(1950–) American physicst
Laughlin was born in Visalia, California, and gained his PhD in physics in 1979 from the Massachusetts Institute of Technology. In 1989 he became professor of physics at Stanford University, where he did research on the fractional quantum Hall effect. For this work he shared the 1998 Nobel Prize for physics with Horst Störmer and Daniel Tsui, for explaining their discovery of a new form of quantum fluid with fractionally charged excitations.
Laughlin showed how electrons in a powerful magnetic field can condense to form a so-called ‘quantum fluid’ similar to those that occur in liquid helium and in superconductors. The theory derives ultimately from the Hall effect (the production of a voltage in a current-carrying conductor or semiconductor at right angles to a magnetic field), discovered in 1879 by the American physicist Edwin Hall. It occurs because electrons – the charge carriers – are deflected laterally in the magnetic field. A century later the German physicist Klaus von Klitzing discovered that in a powerful magnetic field at extremely low temperatures the Hall resistance of a semiconductor is quantized in integral ‘steps’.

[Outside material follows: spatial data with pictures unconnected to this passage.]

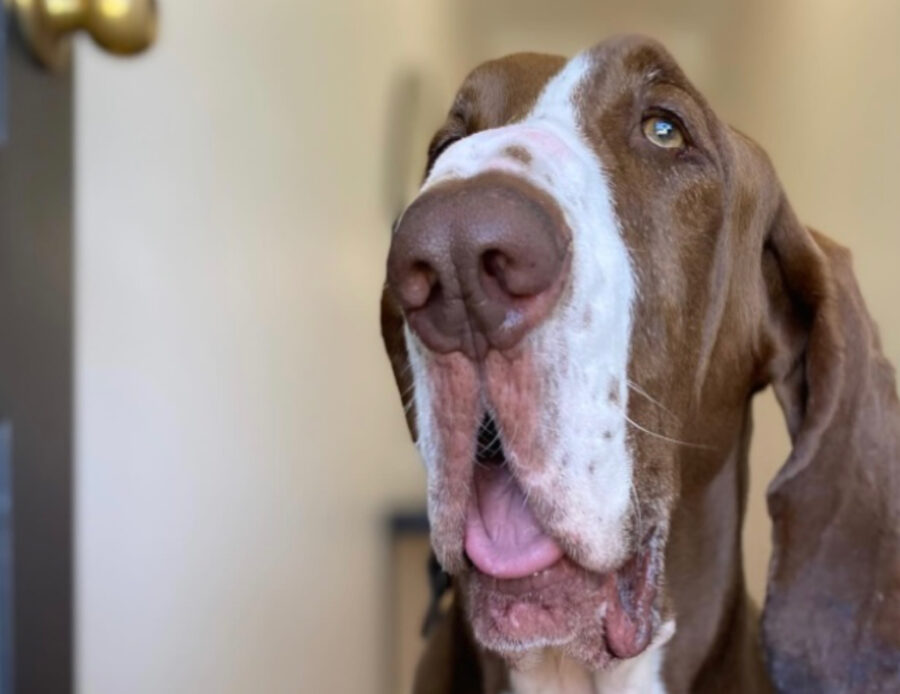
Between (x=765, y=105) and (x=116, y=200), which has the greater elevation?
(x=765, y=105)

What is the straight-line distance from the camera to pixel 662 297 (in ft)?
3.28

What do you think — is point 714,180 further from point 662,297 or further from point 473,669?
point 473,669

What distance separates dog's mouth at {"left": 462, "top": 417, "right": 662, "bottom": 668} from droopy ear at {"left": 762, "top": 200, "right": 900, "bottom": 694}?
0.82ft

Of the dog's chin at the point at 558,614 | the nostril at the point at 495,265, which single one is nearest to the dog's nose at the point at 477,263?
the nostril at the point at 495,265

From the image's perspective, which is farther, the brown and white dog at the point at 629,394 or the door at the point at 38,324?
the door at the point at 38,324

Using even stronger magnetic fields and lower temperatures, Störmer and Tsui discovered more steps, called the fractional quantum Hall effect. A year later Laughlin theorized that the low temperature and powerful magnetic field forced the electrons to form a new type of quantum fluid. The addition of a single electron to this superfluid produced a number of fractionally charged quasiparticles, with the correct charges to account for the results of Störmer and Tsui.